### Exercise task
Please change every "bald man" in the entries below to "seated man" and leave the rest of the text untouched.

»»

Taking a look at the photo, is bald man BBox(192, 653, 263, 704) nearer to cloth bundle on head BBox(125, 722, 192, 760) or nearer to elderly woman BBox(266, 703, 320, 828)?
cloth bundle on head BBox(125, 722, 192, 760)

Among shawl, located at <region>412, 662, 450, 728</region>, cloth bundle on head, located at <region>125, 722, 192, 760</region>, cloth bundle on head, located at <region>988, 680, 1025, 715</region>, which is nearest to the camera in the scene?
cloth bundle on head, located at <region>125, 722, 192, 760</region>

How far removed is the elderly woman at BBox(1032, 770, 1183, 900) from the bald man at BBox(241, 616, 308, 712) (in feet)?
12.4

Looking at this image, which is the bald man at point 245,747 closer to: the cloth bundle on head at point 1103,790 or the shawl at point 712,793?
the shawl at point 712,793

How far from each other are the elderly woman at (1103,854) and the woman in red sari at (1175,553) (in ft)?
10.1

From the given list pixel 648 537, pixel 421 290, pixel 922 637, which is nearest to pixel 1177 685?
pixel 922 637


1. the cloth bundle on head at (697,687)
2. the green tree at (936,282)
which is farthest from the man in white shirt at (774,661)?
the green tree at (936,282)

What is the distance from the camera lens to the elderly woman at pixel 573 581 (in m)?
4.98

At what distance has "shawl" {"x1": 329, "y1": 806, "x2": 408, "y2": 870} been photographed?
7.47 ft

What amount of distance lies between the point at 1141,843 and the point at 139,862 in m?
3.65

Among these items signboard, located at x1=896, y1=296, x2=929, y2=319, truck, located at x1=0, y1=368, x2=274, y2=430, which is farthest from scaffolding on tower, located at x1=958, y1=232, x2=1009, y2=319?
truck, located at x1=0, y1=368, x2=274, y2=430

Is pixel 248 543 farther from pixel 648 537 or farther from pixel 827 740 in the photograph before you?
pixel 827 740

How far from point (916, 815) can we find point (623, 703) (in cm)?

««

### Complete response
Taking a look at the photo, is seated man BBox(192, 653, 263, 704) nearer to cloth bundle on head BBox(125, 722, 192, 760) or nearer to elderly woman BBox(266, 703, 320, 828)?
cloth bundle on head BBox(125, 722, 192, 760)

Among shawl, located at <region>412, 662, 450, 728</region>, cloth bundle on head, located at <region>125, 722, 192, 760</region>, cloth bundle on head, located at <region>988, 680, 1025, 715</region>, which is nearest to the camera in the scene?
cloth bundle on head, located at <region>125, 722, 192, 760</region>

How far removed is the elderly woman at BBox(1032, 770, 1183, 900) from the seated man at BBox(241, 616, 308, 712) (in feet)?
12.4

Looking at this image, which is the seated man at point 245,747 closer to: the cloth bundle on head at point 1103,790 or the shawl at point 712,793?
the shawl at point 712,793

How far from each other are the elderly woman at (1103,854) and the woman in red sari at (1175,553) (in ft)?
10.1

From the given list pixel 648 537, pixel 421 290, pixel 922 637, which is nearest to pixel 1177 685?
pixel 922 637


1. the cloth bundle on head at (697,687)
2. the green tree at (936,282)
which is farthest from the man in white shirt at (774,661)?
the green tree at (936,282)

What is the distance from the camera lens to the elderly woman at pixel 573 581 (in m)?
4.98

At what distance has "shawl" {"x1": 329, "y1": 806, "x2": 408, "y2": 870} been photographed?
7.47 ft

What amount of distance lies between the point at 1141,843 and the point at 139,862 in m?
3.65

Among these items signboard, located at x1=896, y1=296, x2=929, y2=319, truck, located at x1=0, y1=368, x2=274, y2=430, which is farthest from scaffolding on tower, located at x1=958, y1=232, x2=1009, y2=319?
truck, located at x1=0, y1=368, x2=274, y2=430

Is pixel 248 543 farther from pixel 648 537 or farther from pixel 827 740 in the photograph before you?
pixel 827 740

How far from point (916, 815) can we find point (623, 703) (in cm)?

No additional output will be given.